Currently, Republicans in Congress were drafting a substitute measure for a Democratic-sponsored bill to revise the Corrupt Practices Act, with the Republican version expected to tighten the provision regarding labor campaign spending, similar to that of the Wisconsin law. Action on the legislation was not anticipated prior to adjournment of the Congressional session and it was doubtful that Congress would act on another measure sponsored by Senator Barry Goldwater of Arizona, which would give to the states the right to regulate strikes, picketing and boycotts. Union officials, however, expected a renewed effort to pass that bill the following year, as well as efforts to pass "right to work" laws in additional states. Senator Goldwater had stated that those laws would unquestionably be one of the issues in the 1956 presidential campaign.

With the addition of Utah during the current year, 18 states now had "right to work" laws, banning labor contracts which required union membership. Authority for such laws had been included in the Taft-Hartley Act of 1947. Both CIO and AFL had attacked such laws as schemes to wreck organized labor.
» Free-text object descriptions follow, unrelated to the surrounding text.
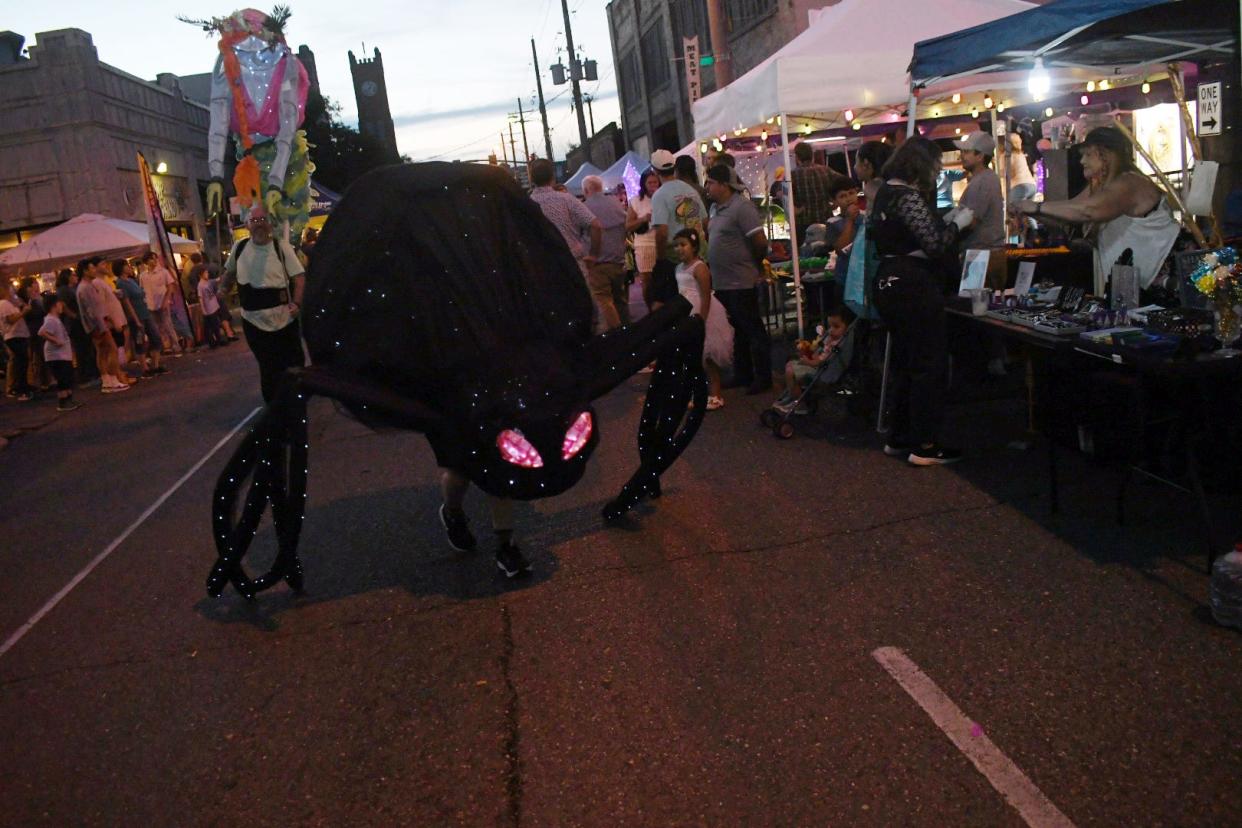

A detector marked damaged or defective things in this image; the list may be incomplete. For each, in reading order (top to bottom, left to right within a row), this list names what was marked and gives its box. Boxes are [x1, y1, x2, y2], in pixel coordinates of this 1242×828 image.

crack in pavement [499, 603, 524, 828]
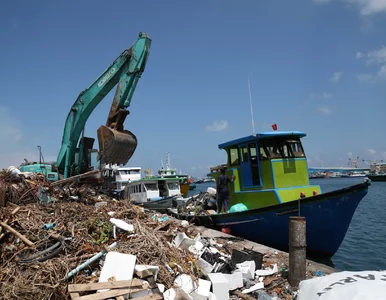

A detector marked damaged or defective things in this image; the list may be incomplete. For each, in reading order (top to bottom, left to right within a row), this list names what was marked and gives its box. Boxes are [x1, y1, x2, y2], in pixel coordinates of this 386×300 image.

rusty metal piece [97, 125, 138, 165]
rusty metal piece [288, 216, 306, 288]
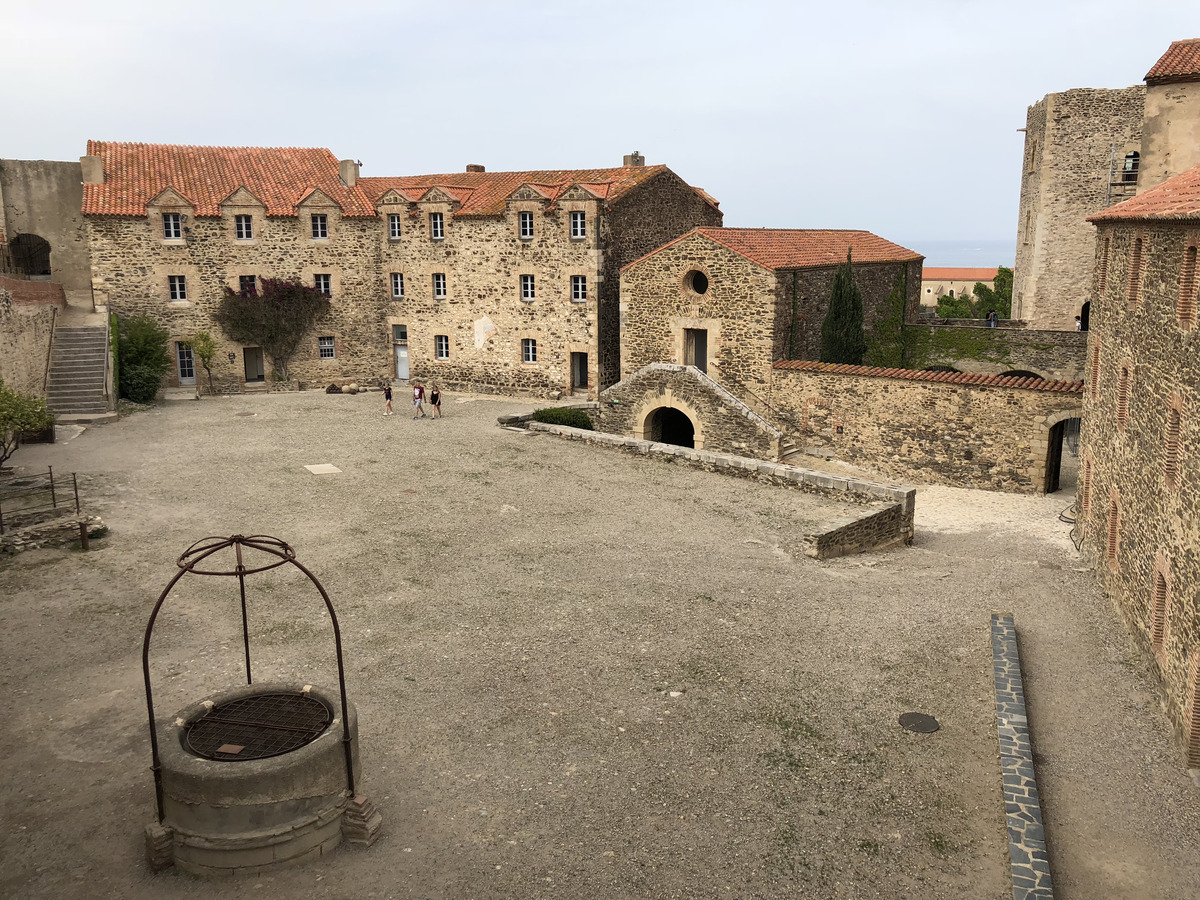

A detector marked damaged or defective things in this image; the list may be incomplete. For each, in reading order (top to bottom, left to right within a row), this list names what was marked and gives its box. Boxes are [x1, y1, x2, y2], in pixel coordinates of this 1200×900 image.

rusty well frame [141, 536, 354, 824]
The National Right to Work Committee, headed by former Representative Fred Hartley, one of the co-sponsors of the original Taft-Hartley law, was pushing for enactment by other states of right to work laws, saying that Americans had to have the right but must not be compelled to join labor unions.
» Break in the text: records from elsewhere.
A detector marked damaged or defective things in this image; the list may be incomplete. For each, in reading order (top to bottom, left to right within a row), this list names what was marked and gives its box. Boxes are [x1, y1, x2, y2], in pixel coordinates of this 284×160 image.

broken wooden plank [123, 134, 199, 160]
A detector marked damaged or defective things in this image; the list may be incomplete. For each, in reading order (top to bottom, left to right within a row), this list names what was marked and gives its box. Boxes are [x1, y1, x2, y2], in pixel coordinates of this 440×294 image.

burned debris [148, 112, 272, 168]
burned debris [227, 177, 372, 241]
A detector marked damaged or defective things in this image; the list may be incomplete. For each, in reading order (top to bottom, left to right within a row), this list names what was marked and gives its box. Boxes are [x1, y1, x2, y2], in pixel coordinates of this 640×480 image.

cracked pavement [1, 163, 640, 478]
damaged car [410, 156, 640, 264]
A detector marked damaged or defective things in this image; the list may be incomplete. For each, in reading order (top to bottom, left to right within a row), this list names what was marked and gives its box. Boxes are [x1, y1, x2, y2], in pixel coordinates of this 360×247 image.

A letter writer from Gastonia, who appears to be a textile worker, wants to know why some people believed cotton mill people were not as good as other people, that if someone asked where one worked and the response was that it was in a cotton mill, they looked down their noses at the individual. He wants to know where people thought their cotton dresses or white shirts came from and why cotton mill workers had to work for lower pay, that those who worked by the hour did not even earn a dollar per hour. He believes it would be even harder on the textile workers after the textile companies began buying products from Japan because of lowered tariffs. He hopes that in 1956, someone would run for office who would keep his word, that "they make big promises and do nothing, just like they do about the Negro." He believes that they would promise blacks everything to get their votes and then forget them after they had won. He says he did not blame blacks for wanting a nicer living and nicer schools, but that they should work for it like white people did. He concludes that everyone should look at the goods before buying them and that they should not buy anything from Japan.
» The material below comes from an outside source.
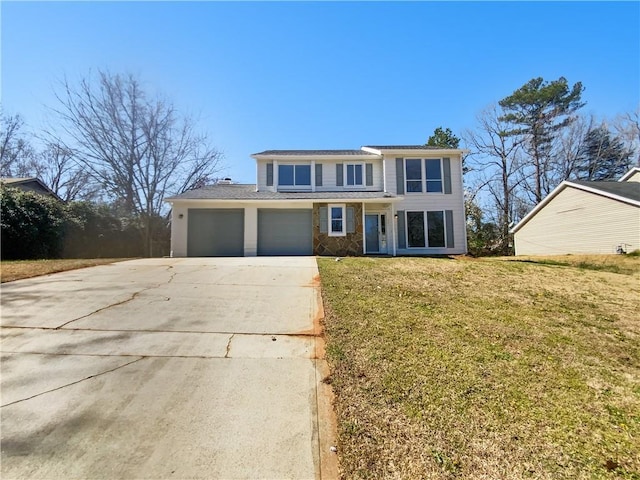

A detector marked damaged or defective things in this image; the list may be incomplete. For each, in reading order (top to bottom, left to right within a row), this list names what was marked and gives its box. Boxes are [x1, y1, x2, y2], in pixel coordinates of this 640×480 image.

driveway crack [0, 354, 145, 406]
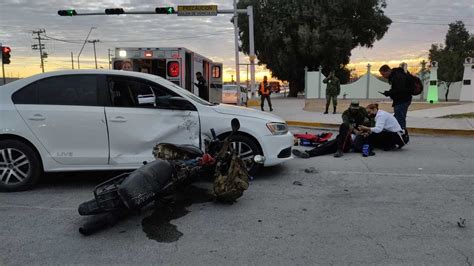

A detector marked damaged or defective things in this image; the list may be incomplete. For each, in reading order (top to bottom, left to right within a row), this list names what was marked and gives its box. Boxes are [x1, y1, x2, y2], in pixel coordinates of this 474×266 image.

damaged car door [103, 75, 200, 165]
A letter writer who had written earlier letters seeking to justify segregation on the basis of the Bible, attempts to reply to the several letters which had replied to him. He says that some people were "drifting too far from the shore", that he believed in God's plan, urges looking at God's earth and God's people and then asks whether they saw any of God's trees, any of God's birds or any of God's animals mixing, that no animal had mixed of its own accord with other animals. He asks, "Didn't man mix our stock?" He says that a mule had been the result of a man-made animal, but that God had entered into the arrangement so that neither the male nor the female mule could produce offspring. "When the mockingbird and sparrow mate, the goat and the sheep, the dogs with the cats, turkeys with chickens, then I will know God has changed His plan and I will be one of the first to change to that plan. Until then, I'll fight this rotten integration mess as long as there is breath in my body and the circulating blood of a white person in my veins, and will say amen."

Does that mean that you would, in such case, mate with the sparrow, the sheep, the cats and the chickens? In any event, ol' Lesta mixes turkey with chicken and so maybe you betta refrain, afta all, from goin' on down 'eya, as it might upset you more than you already are. Lesta may not believe in as thorough seg'egation as he professes. Faw ev'ry chicken and ev'ry turkey has both the white and the dark meat. The dark is how you get the beat, from the drumsticks. And if only man created the ass, why does every living creature, save perhaps the single-celled amoeba, have one? You need to think out your thesis a little betta.